(Spatial questions tied to pictures)
-- BEGIN --
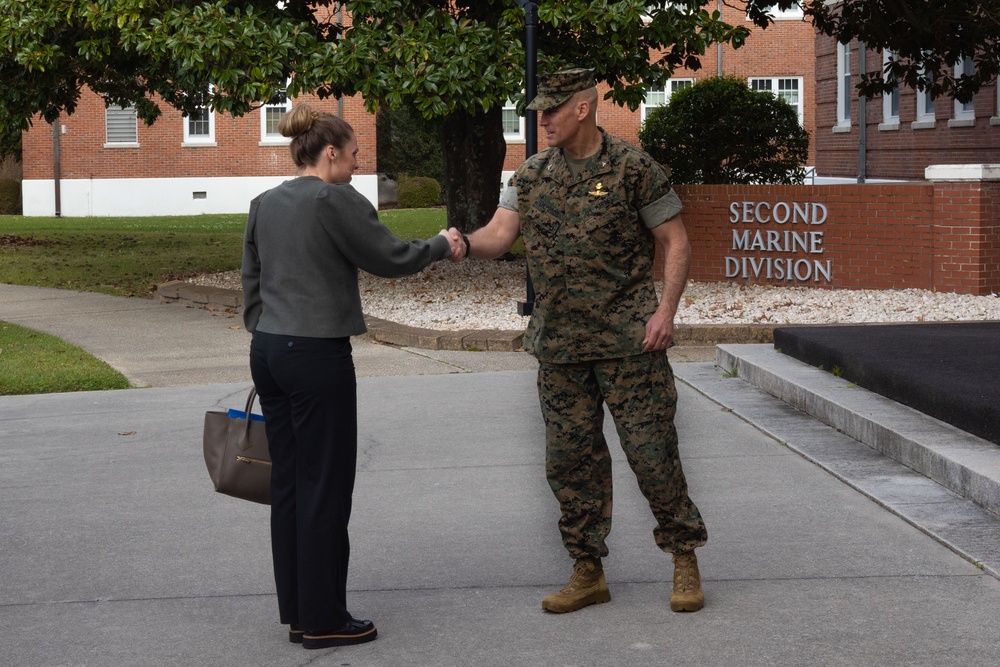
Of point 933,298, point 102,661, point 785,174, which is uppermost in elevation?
point 785,174

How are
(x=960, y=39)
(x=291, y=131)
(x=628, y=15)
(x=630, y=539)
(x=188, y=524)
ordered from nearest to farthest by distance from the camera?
1. (x=291, y=131)
2. (x=630, y=539)
3. (x=188, y=524)
4. (x=628, y=15)
5. (x=960, y=39)

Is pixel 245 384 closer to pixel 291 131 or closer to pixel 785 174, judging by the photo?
pixel 291 131

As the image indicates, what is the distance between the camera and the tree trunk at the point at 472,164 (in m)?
18.2

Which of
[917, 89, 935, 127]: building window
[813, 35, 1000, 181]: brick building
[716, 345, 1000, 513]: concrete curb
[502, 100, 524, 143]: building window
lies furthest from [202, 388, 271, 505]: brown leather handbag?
[502, 100, 524, 143]: building window

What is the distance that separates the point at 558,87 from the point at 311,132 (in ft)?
2.92

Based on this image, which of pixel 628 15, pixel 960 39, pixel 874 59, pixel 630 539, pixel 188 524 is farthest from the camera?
pixel 874 59

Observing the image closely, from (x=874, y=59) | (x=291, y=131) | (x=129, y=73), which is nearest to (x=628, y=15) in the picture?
(x=129, y=73)

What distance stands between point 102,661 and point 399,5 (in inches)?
423

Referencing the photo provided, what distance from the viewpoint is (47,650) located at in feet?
15.5

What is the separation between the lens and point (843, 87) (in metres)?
32.6

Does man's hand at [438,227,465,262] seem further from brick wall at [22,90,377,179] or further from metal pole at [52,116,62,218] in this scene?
metal pole at [52,116,62,218]

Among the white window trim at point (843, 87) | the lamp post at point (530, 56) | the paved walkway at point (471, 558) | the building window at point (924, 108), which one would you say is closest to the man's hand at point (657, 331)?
the paved walkway at point (471, 558)

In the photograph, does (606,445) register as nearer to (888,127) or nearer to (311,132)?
(311,132)

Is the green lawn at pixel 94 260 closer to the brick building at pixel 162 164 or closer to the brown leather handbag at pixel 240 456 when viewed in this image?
the brick building at pixel 162 164
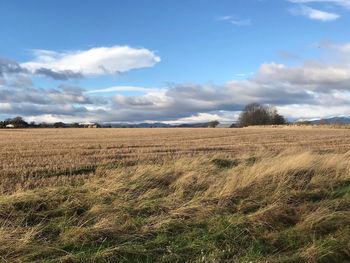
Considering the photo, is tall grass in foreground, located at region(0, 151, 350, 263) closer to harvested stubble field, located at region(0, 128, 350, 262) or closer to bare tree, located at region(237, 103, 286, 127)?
harvested stubble field, located at region(0, 128, 350, 262)

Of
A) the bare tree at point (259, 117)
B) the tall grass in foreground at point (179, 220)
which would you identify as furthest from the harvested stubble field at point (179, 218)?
the bare tree at point (259, 117)

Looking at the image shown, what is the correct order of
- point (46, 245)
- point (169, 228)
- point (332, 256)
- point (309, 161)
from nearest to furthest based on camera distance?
1. point (46, 245)
2. point (332, 256)
3. point (169, 228)
4. point (309, 161)

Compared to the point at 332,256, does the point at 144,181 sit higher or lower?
higher

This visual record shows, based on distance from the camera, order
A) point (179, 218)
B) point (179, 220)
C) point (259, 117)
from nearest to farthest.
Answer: point (179, 220), point (179, 218), point (259, 117)

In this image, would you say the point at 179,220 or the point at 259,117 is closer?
the point at 179,220

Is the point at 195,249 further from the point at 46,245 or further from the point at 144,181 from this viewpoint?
the point at 144,181

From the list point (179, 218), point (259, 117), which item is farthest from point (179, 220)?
point (259, 117)

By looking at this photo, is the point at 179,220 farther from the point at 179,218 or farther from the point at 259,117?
the point at 259,117

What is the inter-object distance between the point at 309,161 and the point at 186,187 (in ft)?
17.3

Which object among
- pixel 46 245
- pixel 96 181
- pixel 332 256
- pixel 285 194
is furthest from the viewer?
pixel 96 181

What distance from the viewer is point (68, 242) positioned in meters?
6.85

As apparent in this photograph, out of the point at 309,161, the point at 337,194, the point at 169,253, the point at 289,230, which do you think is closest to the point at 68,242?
the point at 169,253

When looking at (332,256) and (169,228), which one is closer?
(332,256)

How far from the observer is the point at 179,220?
26.2ft
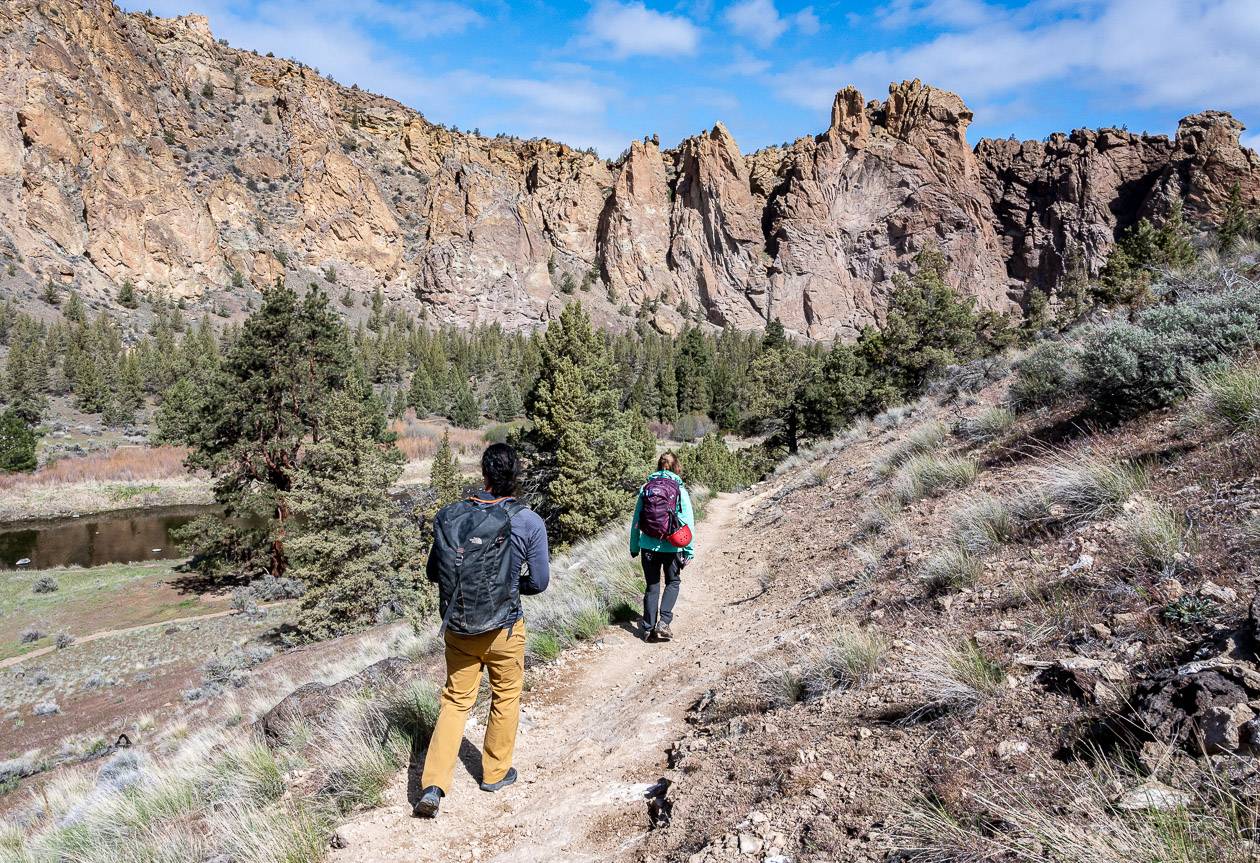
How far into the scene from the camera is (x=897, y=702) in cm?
317

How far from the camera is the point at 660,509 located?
623 centimetres

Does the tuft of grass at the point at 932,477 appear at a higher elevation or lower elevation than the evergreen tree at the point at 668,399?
lower

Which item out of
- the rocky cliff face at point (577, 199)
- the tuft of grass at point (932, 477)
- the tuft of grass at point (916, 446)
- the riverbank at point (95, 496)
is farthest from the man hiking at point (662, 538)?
the rocky cliff face at point (577, 199)

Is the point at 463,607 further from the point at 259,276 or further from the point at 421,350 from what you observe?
the point at 259,276

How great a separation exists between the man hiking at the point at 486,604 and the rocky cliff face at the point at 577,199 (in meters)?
99.8

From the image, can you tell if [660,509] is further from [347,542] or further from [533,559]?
[347,542]

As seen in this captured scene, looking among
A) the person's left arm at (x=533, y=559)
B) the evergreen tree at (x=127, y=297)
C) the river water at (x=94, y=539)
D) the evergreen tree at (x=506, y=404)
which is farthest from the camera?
the evergreen tree at (x=127, y=297)

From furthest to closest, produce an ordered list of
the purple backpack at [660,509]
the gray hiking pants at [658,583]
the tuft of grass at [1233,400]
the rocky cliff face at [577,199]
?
the rocky cliff face at [577,199] < the gray hiking pants at [658,583] < the purple backpack at [660,509] < the tuft of grass at [1233,400]

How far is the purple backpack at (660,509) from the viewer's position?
20.4ft

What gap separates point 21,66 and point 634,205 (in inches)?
3320

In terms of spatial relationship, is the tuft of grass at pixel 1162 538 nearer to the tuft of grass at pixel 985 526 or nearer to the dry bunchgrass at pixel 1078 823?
the tuft of grass at pixel 985 526

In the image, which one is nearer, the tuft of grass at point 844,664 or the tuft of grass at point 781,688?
the tuft of grass at point 844,664

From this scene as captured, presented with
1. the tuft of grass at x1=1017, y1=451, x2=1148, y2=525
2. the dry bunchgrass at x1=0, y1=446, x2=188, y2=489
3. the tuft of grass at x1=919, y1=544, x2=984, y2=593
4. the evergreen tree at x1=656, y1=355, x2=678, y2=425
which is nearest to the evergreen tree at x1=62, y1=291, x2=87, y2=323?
the dry bunchgrass at x1=0, y1=446, x2=188, y2=489

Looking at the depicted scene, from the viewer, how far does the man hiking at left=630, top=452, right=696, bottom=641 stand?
6.22 m
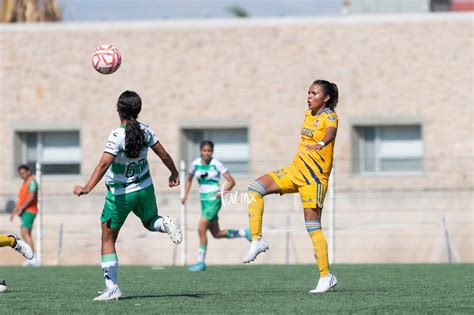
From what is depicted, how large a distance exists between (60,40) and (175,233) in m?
20.4

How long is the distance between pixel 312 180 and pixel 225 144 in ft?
63.0

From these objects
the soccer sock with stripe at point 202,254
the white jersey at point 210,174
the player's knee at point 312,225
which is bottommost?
the soccer sock with stripe at point 202,254

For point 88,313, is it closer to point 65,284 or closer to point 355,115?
point 65,284

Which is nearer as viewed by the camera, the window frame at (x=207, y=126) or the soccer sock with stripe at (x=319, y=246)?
the soccer sock with stripe at (x=319, y=246)

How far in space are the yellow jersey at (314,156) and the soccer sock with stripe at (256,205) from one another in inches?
13.4

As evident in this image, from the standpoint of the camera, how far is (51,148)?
102 feet

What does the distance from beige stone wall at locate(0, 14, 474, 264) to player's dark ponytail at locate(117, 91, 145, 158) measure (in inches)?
604

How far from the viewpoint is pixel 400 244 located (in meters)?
22.8

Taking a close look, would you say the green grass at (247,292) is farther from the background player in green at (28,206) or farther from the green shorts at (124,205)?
the background player in green at (28,206)

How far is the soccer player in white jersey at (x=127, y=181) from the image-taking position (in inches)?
418

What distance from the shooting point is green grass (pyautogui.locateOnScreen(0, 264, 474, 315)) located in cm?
991

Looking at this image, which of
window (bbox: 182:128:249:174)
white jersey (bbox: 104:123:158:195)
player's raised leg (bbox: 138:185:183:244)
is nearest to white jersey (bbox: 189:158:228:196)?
player's raised leg (bbox: 138:185:183:244)

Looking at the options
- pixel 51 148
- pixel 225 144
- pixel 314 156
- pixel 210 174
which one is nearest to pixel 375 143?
pixel 225 144

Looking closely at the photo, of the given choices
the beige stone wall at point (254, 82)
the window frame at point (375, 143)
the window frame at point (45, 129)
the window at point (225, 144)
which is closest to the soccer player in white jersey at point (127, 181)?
the beige stone wall at point (254, 82)
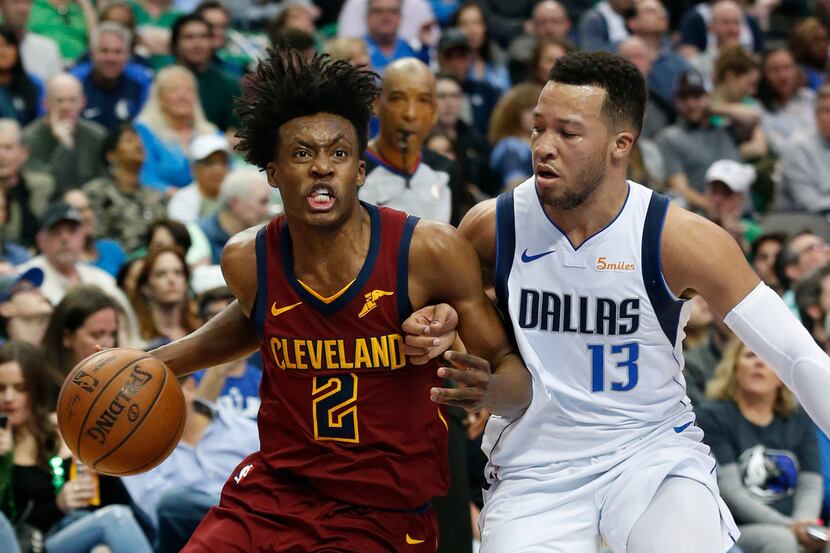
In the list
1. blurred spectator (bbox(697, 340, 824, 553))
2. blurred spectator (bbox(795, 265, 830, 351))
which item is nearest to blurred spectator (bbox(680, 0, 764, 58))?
blurred spectator (bbox(795, 265, 830, 351))

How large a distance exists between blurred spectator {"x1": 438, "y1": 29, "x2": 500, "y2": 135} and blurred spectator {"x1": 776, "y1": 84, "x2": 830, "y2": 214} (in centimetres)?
245

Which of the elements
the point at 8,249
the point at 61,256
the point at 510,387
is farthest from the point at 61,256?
the point at 510,387

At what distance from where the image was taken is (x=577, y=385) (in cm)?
442

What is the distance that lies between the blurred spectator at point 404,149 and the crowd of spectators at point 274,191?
10 millimetres

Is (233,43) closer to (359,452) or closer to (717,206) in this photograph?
(717,206)

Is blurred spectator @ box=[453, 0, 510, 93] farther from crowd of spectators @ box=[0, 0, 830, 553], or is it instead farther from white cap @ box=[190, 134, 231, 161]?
white cap @ box=[190, 134, 231, 161]

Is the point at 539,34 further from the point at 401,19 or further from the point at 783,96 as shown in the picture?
the point at 783,96

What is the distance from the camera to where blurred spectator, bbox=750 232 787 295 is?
29.8 feet

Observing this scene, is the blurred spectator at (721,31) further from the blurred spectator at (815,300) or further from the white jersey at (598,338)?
the white jersey at (598,338)

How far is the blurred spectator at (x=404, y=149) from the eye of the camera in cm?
608

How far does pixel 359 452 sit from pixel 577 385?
2.49 ft

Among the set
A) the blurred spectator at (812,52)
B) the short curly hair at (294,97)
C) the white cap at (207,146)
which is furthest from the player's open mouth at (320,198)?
the blurred spectator at (812,52)

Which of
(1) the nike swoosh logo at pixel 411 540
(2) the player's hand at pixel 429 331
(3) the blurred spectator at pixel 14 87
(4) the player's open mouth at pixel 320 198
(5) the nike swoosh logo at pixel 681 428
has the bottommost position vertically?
(1) the nike swoosh logo at pixel 411 540

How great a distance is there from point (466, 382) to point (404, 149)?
221cm
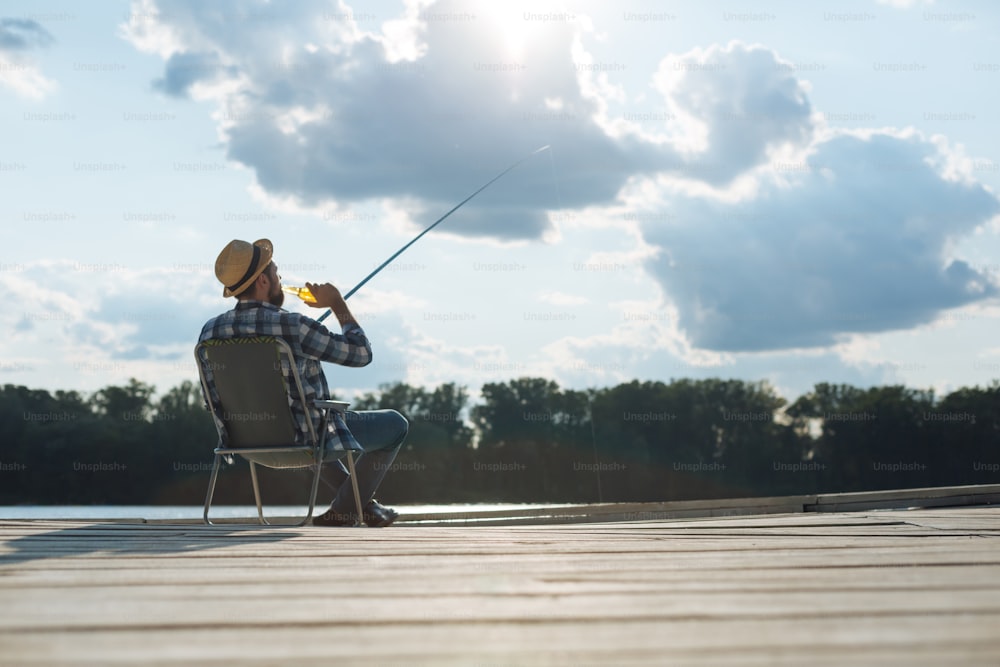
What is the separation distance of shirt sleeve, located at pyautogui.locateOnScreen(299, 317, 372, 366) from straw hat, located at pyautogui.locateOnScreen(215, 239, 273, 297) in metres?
0.34

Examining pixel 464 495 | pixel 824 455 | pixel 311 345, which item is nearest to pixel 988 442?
pixel 824 455

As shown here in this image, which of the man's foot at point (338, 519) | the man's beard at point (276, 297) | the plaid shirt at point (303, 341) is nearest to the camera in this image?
the plaid shirt at point (303, 341)

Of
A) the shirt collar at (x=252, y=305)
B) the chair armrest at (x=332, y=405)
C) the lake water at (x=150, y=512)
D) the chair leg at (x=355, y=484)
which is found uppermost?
the shirt collar at (x=252, y=305)

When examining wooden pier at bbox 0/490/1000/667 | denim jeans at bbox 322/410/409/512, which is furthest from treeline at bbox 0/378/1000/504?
wooden pier at bbox 0/490/1000/667

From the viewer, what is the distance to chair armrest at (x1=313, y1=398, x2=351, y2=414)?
3814 mm

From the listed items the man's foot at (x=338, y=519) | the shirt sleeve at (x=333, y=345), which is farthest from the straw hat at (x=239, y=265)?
the man's foot at (x=338, y=519)

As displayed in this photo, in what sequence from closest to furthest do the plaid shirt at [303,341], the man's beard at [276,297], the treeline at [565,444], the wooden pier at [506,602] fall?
1. the wooden pier at [506,602]
2. the plaid shirt at [303,341]
3. the man's beard at [276,297]
4. the treeline at [565,444]

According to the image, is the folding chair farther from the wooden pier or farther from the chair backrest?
the wooden pier

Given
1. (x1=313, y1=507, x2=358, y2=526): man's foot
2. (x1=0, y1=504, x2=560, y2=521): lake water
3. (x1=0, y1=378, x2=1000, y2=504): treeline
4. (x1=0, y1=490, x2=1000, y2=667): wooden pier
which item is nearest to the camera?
(x1=0, y1=490, x2=1000, y2=667): wooden pier

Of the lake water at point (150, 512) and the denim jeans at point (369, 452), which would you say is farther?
the lake water at point (150, 512)

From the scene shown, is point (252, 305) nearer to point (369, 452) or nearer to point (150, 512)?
point (369, 452)

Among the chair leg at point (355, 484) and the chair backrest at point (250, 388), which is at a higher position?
the chair backrest at point (250, 388)

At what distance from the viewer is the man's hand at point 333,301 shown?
162 inches

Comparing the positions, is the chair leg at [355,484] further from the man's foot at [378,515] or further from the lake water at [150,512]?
the lake water at [150,512]
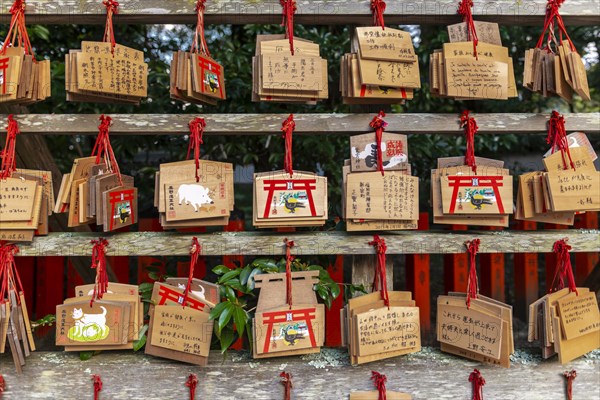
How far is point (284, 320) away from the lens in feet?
6.51

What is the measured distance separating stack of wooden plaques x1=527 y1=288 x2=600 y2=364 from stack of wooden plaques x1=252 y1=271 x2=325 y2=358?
2.76 ft

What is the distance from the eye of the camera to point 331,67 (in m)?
3.58

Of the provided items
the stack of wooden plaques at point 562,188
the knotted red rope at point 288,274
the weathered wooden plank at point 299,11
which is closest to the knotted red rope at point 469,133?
the stack of wooden plaques at point 562,188

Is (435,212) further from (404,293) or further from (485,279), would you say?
(485,279)

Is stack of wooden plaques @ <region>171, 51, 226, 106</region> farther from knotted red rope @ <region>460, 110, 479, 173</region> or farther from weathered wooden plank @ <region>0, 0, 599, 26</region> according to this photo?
knotted red rope @ <region>460, 110, 479, 173</region>

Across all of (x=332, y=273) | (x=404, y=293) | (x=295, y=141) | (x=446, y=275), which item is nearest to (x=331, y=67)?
(x=295, y=141)

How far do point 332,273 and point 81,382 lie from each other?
5.27ft

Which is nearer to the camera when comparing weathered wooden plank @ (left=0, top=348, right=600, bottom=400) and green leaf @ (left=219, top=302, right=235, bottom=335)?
-- END --
▸ **EXERCISE AIM**: Begin with the line that contains "What is the distance from the eye" and quote each line after it exactly, stopping after the last line of the data.

▸ **COMPLETED EXERCISE**:
What is the distance from the eye of the camera to point 331,67 (in m)?
3.58

Of the provided items
the stack of wooden plaques at point 562,188
the knotted red rope at point 288,274
the weathered wooden plank at point 299,11
which is closest to the knotted red rope at point 469,133?
the stack of wooden plaques at point 562,188

Is (435,212) further from (404,293) or further from (485,279), would you say?
(485,279)

Is stack of wooden plaques @ <region>171, 51, 226, 106</region> farther from knotted red rope @ <region>460, 110, 479, 173</region> or farther from weathered wooden plank @ <region>0, 0, 599, 26</region> according to this photo?
knotted red rope @ <region>460, 110, 479, 173</region>

Across all of (x=332, y=273) | (x=404, y=293) | (x=295, y=141) | (x=446, y=275), which item is nearest to (x=331, y=67)?
(x=295, y=141)

How far do point 332,273 and point 81,382 lie from each other?
5.27ft

Which is nearer to the camera when comparing weathered wooden plank @ (left=0, top=348, right=600, bottom=400) and green leaf @ (left=219, top=302, right=235, bottom=335)?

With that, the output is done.